Wojciech Krzyżaniak polemizował też ze słowami Adama Michnika: “Więc jak rozmawiam z moimi dziennikarzami, to mówię “albo-albo”: albo ocalimy “Gazetę” i z nią ważną instytucję demokracji polskiej i będziemy mieli w CV: “ocalili demokrację”, albo nie ocalimy, będziemy mieli wtedy w CV: “do ostatniej kropli krwi bronili demokracji”. – A ci kopnięci w tyłek, jak choćby wymienieni z nazwiska dziennikarze w tym artykule (tekście na Wirtualnemedia.pl o wypowiedzi Michnika – przyp.red.), to co mają sobie wpisać w CV? Może: “chcieliśmy bronić demokracji, ale w czasie walki nas demokracja postrzeliła”? – napisał Krzyżaniak.

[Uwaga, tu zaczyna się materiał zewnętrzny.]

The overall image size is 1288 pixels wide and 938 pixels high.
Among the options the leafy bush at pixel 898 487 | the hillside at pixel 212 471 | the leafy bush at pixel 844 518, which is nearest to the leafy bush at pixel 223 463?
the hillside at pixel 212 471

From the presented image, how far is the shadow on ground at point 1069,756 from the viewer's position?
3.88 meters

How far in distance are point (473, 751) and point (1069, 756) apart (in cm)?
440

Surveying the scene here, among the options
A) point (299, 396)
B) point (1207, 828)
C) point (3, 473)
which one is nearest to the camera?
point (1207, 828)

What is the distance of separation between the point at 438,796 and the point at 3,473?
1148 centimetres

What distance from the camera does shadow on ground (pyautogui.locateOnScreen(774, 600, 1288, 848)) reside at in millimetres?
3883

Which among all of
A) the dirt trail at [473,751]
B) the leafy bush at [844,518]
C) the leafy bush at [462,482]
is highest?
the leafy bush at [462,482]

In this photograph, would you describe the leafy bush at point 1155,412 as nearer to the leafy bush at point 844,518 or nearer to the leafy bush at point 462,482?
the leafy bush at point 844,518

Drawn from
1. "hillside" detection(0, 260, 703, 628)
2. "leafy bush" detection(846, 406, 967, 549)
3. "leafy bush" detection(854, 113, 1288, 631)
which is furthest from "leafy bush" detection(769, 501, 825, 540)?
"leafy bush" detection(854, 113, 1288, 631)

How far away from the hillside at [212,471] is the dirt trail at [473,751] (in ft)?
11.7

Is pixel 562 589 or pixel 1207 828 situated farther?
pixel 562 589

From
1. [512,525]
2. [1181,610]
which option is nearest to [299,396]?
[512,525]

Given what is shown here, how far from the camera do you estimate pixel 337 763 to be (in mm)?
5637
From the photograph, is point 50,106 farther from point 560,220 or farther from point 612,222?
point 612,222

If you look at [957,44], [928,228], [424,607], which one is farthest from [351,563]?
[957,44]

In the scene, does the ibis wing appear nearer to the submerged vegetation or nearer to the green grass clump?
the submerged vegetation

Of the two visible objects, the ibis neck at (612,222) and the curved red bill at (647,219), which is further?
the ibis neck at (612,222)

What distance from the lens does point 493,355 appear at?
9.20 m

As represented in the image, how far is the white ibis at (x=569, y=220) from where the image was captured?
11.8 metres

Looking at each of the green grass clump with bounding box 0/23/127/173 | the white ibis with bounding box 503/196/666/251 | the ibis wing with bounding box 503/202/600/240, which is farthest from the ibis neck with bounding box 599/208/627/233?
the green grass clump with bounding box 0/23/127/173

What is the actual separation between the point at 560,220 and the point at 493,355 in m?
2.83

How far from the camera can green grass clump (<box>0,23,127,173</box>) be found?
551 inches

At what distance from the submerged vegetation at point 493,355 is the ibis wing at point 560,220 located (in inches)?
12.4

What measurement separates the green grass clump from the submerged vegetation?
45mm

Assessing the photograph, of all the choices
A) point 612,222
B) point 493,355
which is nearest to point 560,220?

Jak opisaliśmy niedawno w szczegółowej analizie, od 2008 roku systematycznie malały wpływy “Gazety Wyborczej” i z reklam, i ze sprzedaży. Te pierwsze zmniejszały się dużo mocniej, a spadek drugich został zahamowany w ostatnich dwóch latach kilkukrotnymi podwyżkami ceny egzemplarzowej “GW” (ostatnią wprowadzono w połowie października). W pierwszych trzech kwartałach br. wpływy ze sprzedaży “Gazety Wyborczej” zmalały w skali roku o 5 proc. do 76,5 mln zł, a z reklam – o 25,1 proc. do 59,1 mln zł. Według prognoz domu mediowego Zenith w całym br. inwestycje w reklamy w gazetach będą w Polsce o 16,3 proc. niższe niż w ub.r.

Poprzednie zwolnienia grupowe w Agorze, obejmujące przede wszystkim zespół “Gazety Wyborczej”, zostały przeprowadzone w drugiej połowie 2012 roku (zwolniono ok. 250 osób) i na początku 2009 roku (pożegnano się wtedy z ok. 300 pracownikami).

Agora na pokrycie kosztów obecnych zwolnień odłożyła 5,6 mln zł jako rezerwę na czwarty kwartał br. Dzięki zwolnieniom z drugiej połowy 2012 roku spółka na kosztach wynagrodzeń i innych świadczeń dla pracowników oszczędziła w skali roku 22,1 mln zł.